## [Text section]
# How is this rider's size?



## csuebele (Oct 25, 2009)

This is my daughter on her 14.1 pony. She has been getting comments from some judges that she is too big for her horse. What do you think and how can you tell? I've read where you take the total weight of the horse & rider and divide it into the circumference of the canon bone, but I'm more interested in a judges perspective. Thanks!


----------



## eventerdrew (Mar 13, 2009)

I personally think she looks ok. But to really tell, I would have to see her leg stretched down and not in a jumping stirrup.

she's got a long torso which is why it is giving the appearance that she may be a bit too big. But as long as the horse isn't hurting... I wouldn't worry about it.


----------



## csuebele (Oct 25, 2009)

Thanks, Drew. I'll have to get a shot with her leg stretched out. He seems to handle her just fine, but when she competes, she is getting more and more comments that she is too big. Are judges just getting use to seeing little kids on big warmbloods?


----------



## Quixotic (May 22, 2009)

She doesn't look too big to me. Perhaps she's not what the judges are used to size-wise (i.e. tiny kids on ponies, & everyone else on large horses), but she certainly isn't big enough to be causing the pony any problems. I can see where her long torso may give the illusion that she might be a bit mis-proportioned to the pony, but when you look at her leg, it appears to me that even when stretched all the way down, it'd still be hitting her pony at an appropriate spot. "Too big", to me, means that either a) you physically weigh too much for your pony, or b) your legs are too long to properly give aids, neither of which appears to be the case here at the moment.

## [Given material]

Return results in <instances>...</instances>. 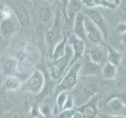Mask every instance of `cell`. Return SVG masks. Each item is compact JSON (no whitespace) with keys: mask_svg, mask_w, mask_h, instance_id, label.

## [Goal]
In the forum thread about the rider's size, what does eventerdrew say makes the daughter look as if she may be too big for her pony?

## [Answer to the problem]
Her long torso.